FIRST PERSON: THE LOSS OF JFK

By Arthur H. Gunther III
ahgunther@hotmail.com

Nearing the 50th anniversary of President John F. Kennedy’s assassination, so much reflection has already been written, some by younger writers who were not alive to absorb the year 1963, the 1950s and God, what happened in the killing’s aftermath, that turbulent continuation of a decade still changing America.
Kudos to scribes who analyze and who get it right, especially if they did not feel the earth, smell the air, taste the water of the time. Yet, first-person reflection is as valuable as primary research, for setting the record, for authenticity. It’s a check on analysis after the fact. So, here goes, from someone who was there, before, during, after.
Fifty years ago, Nov. 22 was a Friday, as it is in 2013. About 12:30 p.m. I was flipping TV channels when I paused at WCBS-TV, New York. A soap opera was in progress, of no interest to a young fellow age 21, but the long thread of its story line, including every emotion there is, caught my interest and I lingered. But not for long. Quickly, on the simple black and white set, with just seven channels available through a rooftop antenna, came a bold screen with large letters shouting “CBS-TV NEWS BULLETIN.” Then the signal switched to a live newsroom, Walter Cronkite at a small desk, professional but with almost incredulous tones, reading wire service copy: “There has been an attempt on the life of President Kennedy . …” The venerable reporter and commentator did not leave his post for a day, and this America remained glued to the TV for even longer, over an increasingly somber weekend and through JFK’s burial.

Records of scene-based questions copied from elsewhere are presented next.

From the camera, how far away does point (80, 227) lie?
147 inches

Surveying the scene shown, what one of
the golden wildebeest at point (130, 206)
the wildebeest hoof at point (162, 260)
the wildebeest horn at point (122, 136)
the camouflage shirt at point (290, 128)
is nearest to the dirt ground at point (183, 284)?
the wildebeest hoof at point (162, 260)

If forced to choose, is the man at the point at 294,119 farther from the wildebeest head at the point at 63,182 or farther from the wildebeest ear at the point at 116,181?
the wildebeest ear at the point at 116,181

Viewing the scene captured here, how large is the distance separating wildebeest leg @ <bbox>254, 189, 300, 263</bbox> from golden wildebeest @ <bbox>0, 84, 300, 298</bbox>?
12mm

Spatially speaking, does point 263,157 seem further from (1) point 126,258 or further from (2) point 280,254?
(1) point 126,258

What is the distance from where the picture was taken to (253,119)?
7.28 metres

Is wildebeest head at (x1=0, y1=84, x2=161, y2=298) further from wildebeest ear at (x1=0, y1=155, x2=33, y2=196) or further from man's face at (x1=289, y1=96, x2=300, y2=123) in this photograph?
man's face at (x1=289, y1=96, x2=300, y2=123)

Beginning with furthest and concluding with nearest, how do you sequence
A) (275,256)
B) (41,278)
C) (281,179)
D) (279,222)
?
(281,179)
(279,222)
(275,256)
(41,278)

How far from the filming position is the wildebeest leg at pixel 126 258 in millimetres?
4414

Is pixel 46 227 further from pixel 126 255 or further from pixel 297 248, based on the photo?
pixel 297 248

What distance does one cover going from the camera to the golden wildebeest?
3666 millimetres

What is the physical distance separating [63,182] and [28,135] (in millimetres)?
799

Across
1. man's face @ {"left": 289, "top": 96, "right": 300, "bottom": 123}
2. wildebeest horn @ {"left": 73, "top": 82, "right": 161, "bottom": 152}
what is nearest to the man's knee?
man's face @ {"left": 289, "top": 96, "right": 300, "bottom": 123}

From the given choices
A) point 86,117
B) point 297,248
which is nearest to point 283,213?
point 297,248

So much changed on Nov. 22, 1963, when 90 minutes later, after numerous news flashes of increasingly negative tone,  Cronkite read another bulletin: “From Dallas, Texas, the flash is apparently official: President Kennedy died at 1 p.m. today, Central Standard Time, 2 p.m. Eastern Standard Time.”
As a young man, idealistic as so many of us were in that folk-singing era when youth had infused stodgy government, when hope seemed a sure bet despite a lingering recession, the Cuban missile crisis and still-distant war drums in Vietnam, the president’s death shortened our sunny days, coinciding with the coming winter solstice. In JFK’s place was an older man, the less articulate, old-style politician Lyndon Johnson. He reassured the country as an uncle might after you lose your cool dad, and perhaps that made you get into bed, feel a bit tucked in and have some sleep. But the next morning you knew things would never, ever be the same.
And they have not been the same. Presidencies since JFK have become increasingly isolated, surrounded by necessary security to protect our national leader from nuts but in the process putting the person into a cocoon apart from the people. Elect a president and you never see him (her?) again except through the filters his advisers employ. They have his ear, these special interests of whatever bent, not the citizens who cry when their presidents are taken from them.
Ever more complex is our government today, and the super economic power concentrated in the secretive military/industrial complex that Eisenhower the old warrior warned us about is much stronger and deeply entrenched. Moneyed lobbies increasingly rule the nation.
Today no president has simple choices, for the world is so very complex. Idealism seems reserved for the political stump, not for the Oval Office.
John Fitzgerald Kennedy, may he rest in peace, kept the stump with him for much of his short tenure, continuing his well-phrased speeches, strumming the rhythm of the song of hope. What success or failure or a mixture of both he might have brought to the nation – in the economy, in dealing with the Cold War, in Vietnam – can only be conjectured. Was his the last approachable presidency? That, too, is speculative.